Collected data:
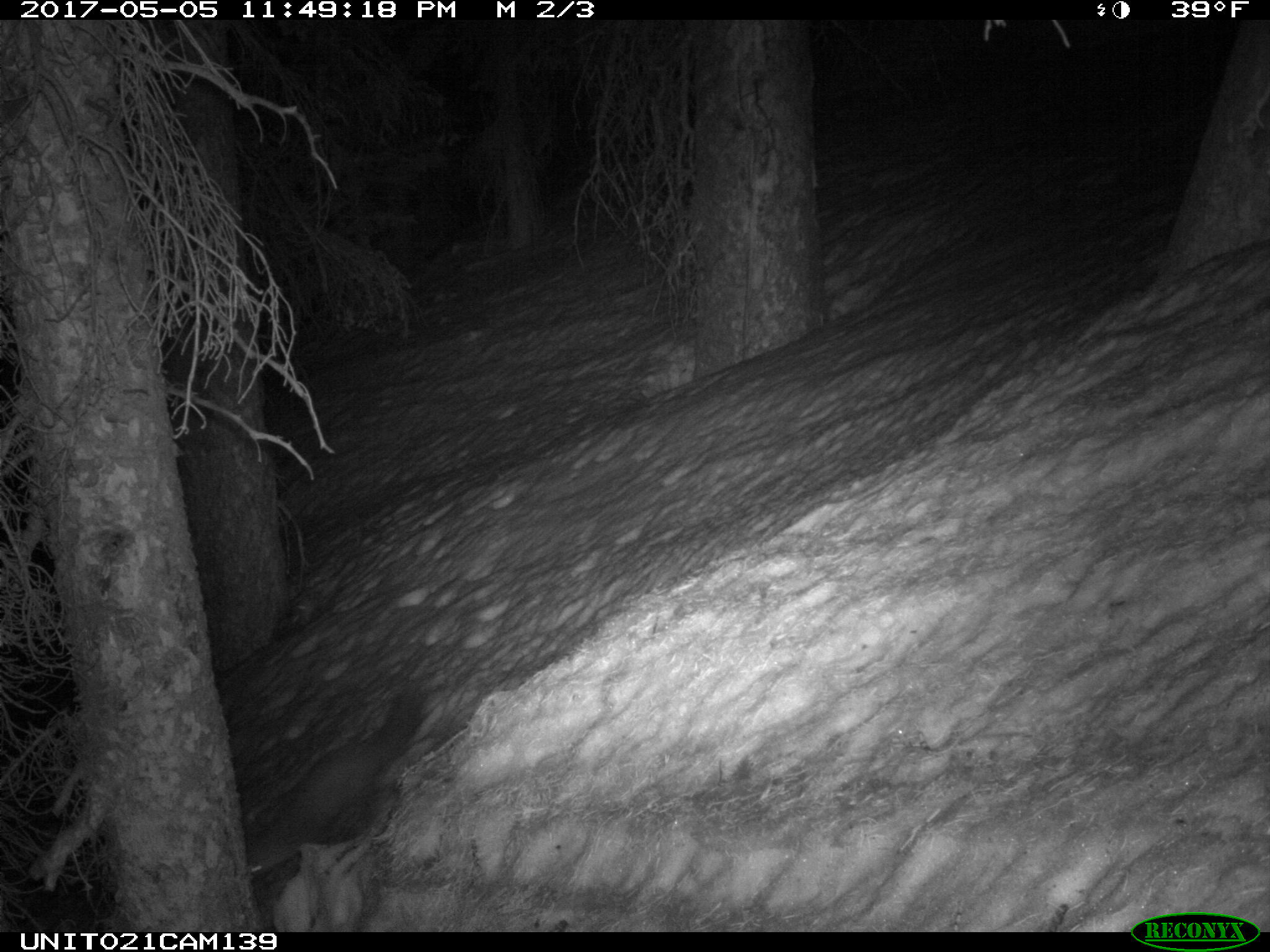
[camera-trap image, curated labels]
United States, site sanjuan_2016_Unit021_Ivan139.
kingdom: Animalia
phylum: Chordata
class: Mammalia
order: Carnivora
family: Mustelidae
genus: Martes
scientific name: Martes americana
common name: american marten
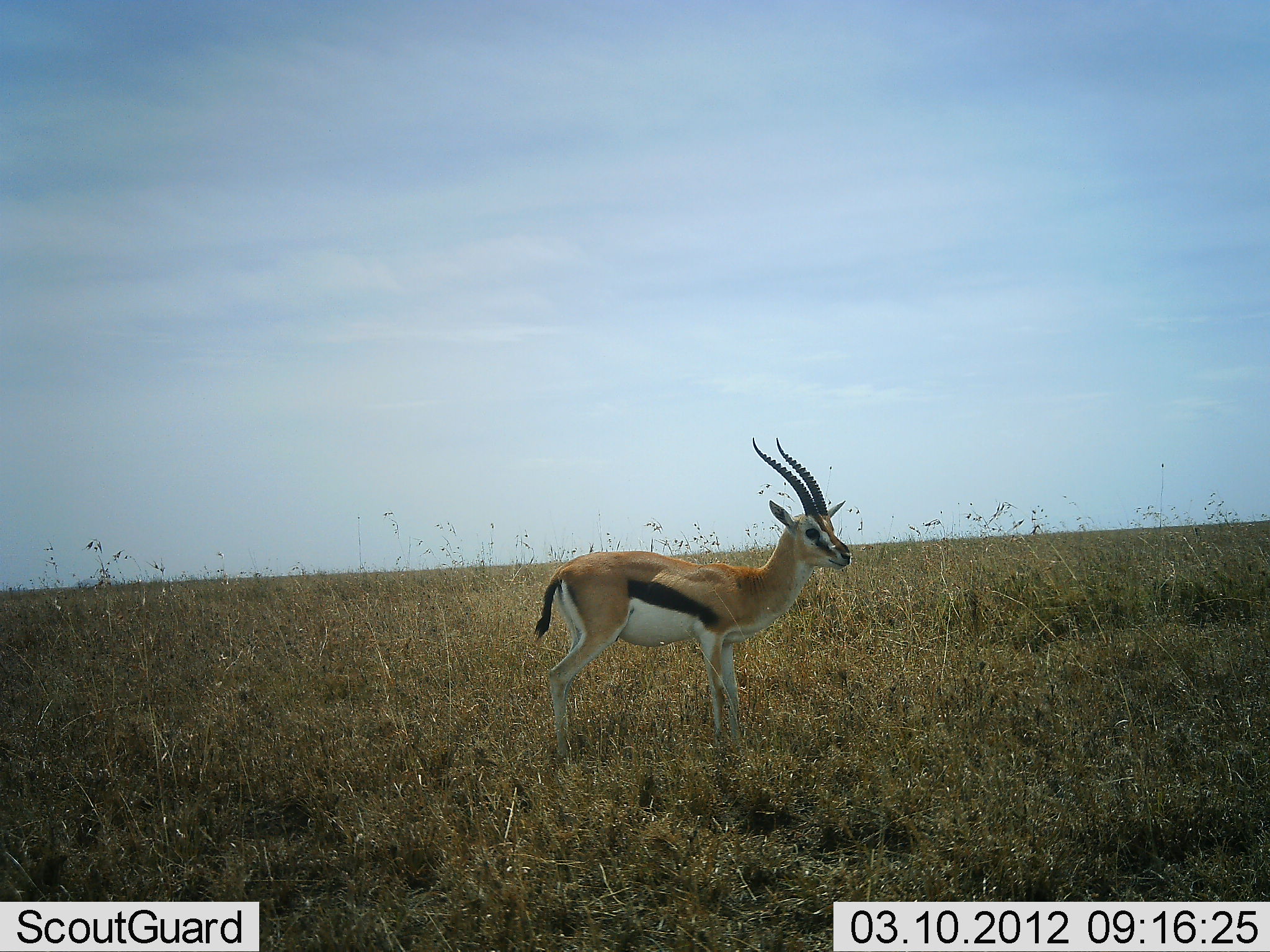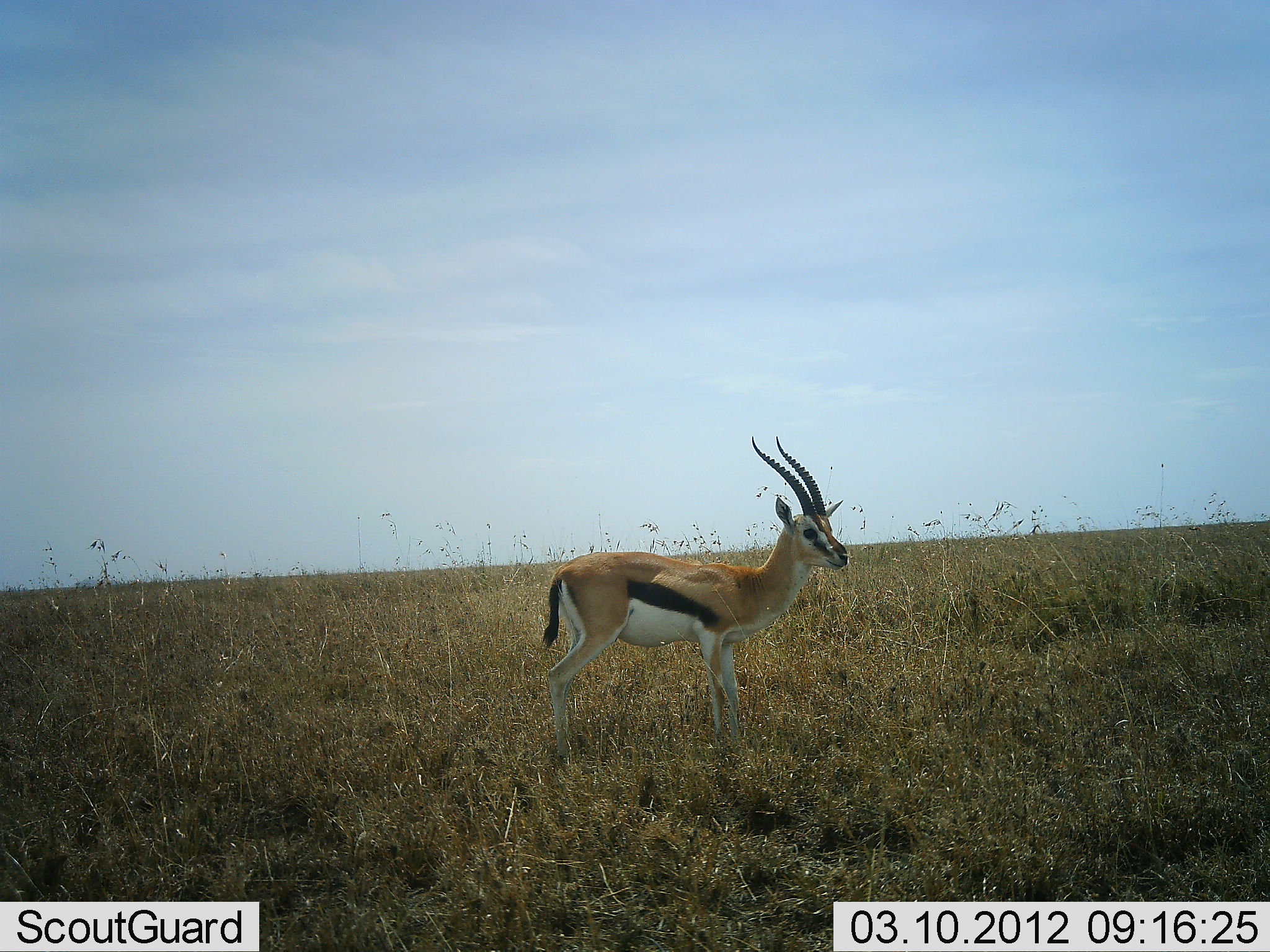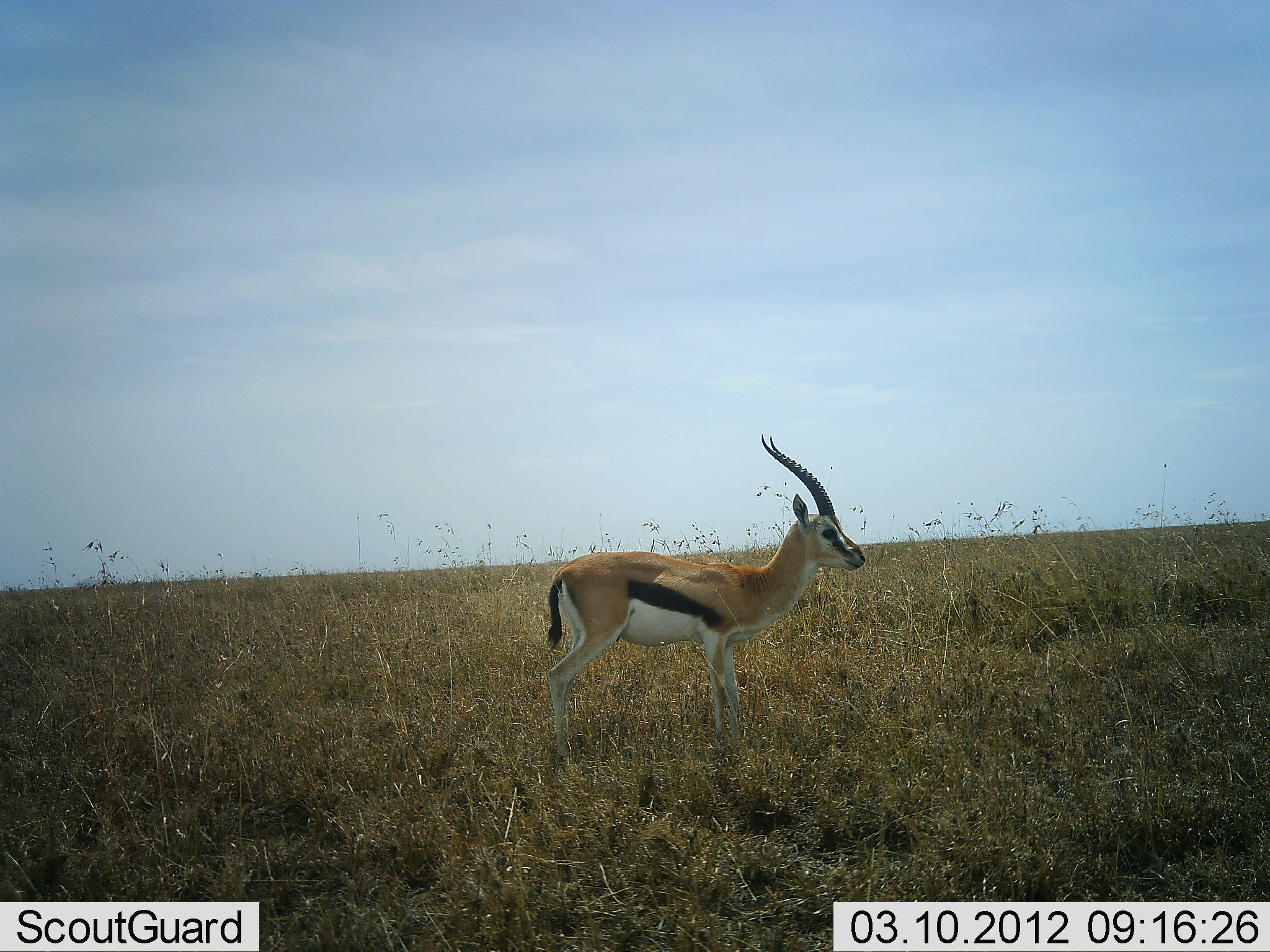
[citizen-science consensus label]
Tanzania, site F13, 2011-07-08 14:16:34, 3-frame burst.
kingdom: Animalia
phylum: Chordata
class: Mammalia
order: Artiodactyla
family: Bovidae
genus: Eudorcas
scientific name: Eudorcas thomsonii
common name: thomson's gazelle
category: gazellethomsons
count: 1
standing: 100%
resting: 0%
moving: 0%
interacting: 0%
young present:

- [WORK REQUIRED] Reproduce every entry exactly; images stay out.

- [TASK SOLUTION]
[camera-trap image, curated labels]
United States, site sanjuan_2016_Unit021_Ivan139.
kingdom: Animalia
phylum: Chordata
class: Mammalia
order: Carnivora
family: Mustelidae
genus: Martes
scientific name: Martes americana
common name: american marten
[citizen-science consensus label]
Tanzania, site F13, 2011-07-08 14:16:34, 3-frame burst.
kingdom: Animalia
phylum: Chordata
class: Mammalia
order: Artiodactyla
family: Bovidae
genus: Eudorcas
scientific name: Eudorcas thomsonii
common name: thomson's gazelle
category: gazellethomsons
count: 1
standing: 100%
resting: 0%
moving: 0%
interacting: 0%
young present:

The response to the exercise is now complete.